文档片段>
"""

问题描述:

I've written a trivial benchmark comparing matrix multiplication performance in three languages - Fortran (using Intel Parallel Studio 2015, compiling with the ifort switches: /O3 /Qopt-prefetch=2 /Qopt-matmul /Qmkl:parallel, this replaces MatMul calls with calls to the Intel MKL library), Python (using the current Anaconda version, including Anaconda Accelerate, which supplies NumPy 1.9.2 linked with the Intel MKL library) and MATLAB R2015a (which, again, does matrix multiplication using the Intel MKL library).

Seeing as how all three implementations utilize the same Intel MKL library for matrix multiplication, I would expect the results to be virtually identical, especially for matrices that are sufficiently large for function call overhead to become negligible. However, this is far from the case, while MATLAB and Python display virtually identical performance, Fortran beats both by a factor of 2-3x. I'd like to understand why.

Here is the code I've used for the Fortran version:

`program MatMulTest`

implicit none

integer, parameter :: N = 1024

integer :: i, j, cr, cm

real*8 :: t0, t1, rate

real*8 :: A(N,N), B(N,N), C(N,N)

call random_seed()

call random_number(A)

call random_number(B)

! First initialize the system_clock

CALL system_clock(count_rate=cr)

CALL system_clock(count_max=cm)

rate = real(cr)

WRITE(*,*) "system_clock rate: ", rate

call cpu_time(t0)

do i = 1, 100, 1

C=MatMul(A,B)

end do

call cpu_time(t1)

write(unit=*, fmt="(a24,f10.5,a2)") "Average time spent: ", (t1-t0), "ms"

write(unit=*, fmt="(a24,f10.3)") "First element of C: ", C(1,1)

end program MatMulTest

Do note that if your system clock rate is not 10000 as in my case, you need to modify the timing calculation accordingly to yield milliseconds.

The Python code:

`import time`

import numpy as np

def main(N):

A = np.random.rand(N,N)

B = np.random.rand(N,N)

for i in range(100):

C = np.dot(A,B)

print C[0,0]

if __name__ == "__main__":

N = 1024

t0 = time.clock()

main(N)

t1 = time.clock()

print "Time elapsed: " + str((t1-t0)*10) + " ms"

And, finally, the MATLAB snippet:

`N=1024;`

A=rand(N,N); B=rand(N,N);

tic;

for i=1:100

C=A*B;

end

t=toc;

disp(['Time elapsed: ', num2str(t*10), ' milliseconds'])

On my system, the results are as follows:

`Fortran: 38.08 ms`

Python: 104.29 ms

MATLAB: 97.36 ms

CPU use is indistinguishable in all three cases (using a steady 47-49% on an i7-920D0 processor w/ HT enabled for the duration of the calculation). Furthermore, the relative performance stays roughly equal for arbitrary matrix sizes with the exception that for very small matrices (N<80 or so) it is useful to manually disable parallelization in Fortran.

Is there any established reason for the discrepancy here? Am I doing something wrong? I would expect that at least for larger matrices Fortran would have no meaningful advantage in this case.

You have two issues here:

- In Python, you time the random initialisation as well as the computation, which you don't in Fortran and MATLAB
- In Fortran, you measure the CPU time while you measure the elapsed time in Python and MATLAB. And since you noticed that the CPU usage is around 46%, this might just account for the difference.

Just fix these two things and retry... You might consider using `date_and_time()`

rather than `cpu_time()`

for that purpose.

"""

数据文件的一部分

"""

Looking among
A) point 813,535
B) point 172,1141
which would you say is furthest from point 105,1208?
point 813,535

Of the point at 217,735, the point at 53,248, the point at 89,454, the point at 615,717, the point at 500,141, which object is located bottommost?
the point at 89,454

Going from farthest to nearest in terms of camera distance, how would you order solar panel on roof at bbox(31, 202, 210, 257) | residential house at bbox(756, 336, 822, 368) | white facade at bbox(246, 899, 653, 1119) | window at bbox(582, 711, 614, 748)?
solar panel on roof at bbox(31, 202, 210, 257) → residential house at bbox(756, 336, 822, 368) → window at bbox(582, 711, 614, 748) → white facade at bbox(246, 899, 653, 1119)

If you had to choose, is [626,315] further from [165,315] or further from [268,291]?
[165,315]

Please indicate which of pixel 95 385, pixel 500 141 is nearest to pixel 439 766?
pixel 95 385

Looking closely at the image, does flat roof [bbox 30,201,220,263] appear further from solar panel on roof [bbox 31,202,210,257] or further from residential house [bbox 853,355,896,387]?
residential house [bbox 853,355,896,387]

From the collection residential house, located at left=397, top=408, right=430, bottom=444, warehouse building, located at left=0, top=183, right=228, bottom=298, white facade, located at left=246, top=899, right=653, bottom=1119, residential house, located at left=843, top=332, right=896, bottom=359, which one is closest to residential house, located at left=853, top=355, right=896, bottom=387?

"""

任务说明> 请重写这篇矩阵乘法性能帖子的一段，从含有“CPU use is indistinguishable”的那句开始，到“parallelization in Fortran.”为止，并将其中的“matrices”替换为“arrays”。

任务解答>
CPU use is indistinguishable in all three cases (using a steady 47-49% on an i7-920D0 processor w/ HT enabled for the duration of the calculation). Furthermore, the relative performance stays roughly equal for arbitrary matrix sizes with the exception that for very small arrays (N<80 or so) it is useful to manually disable parallelization in Fortran.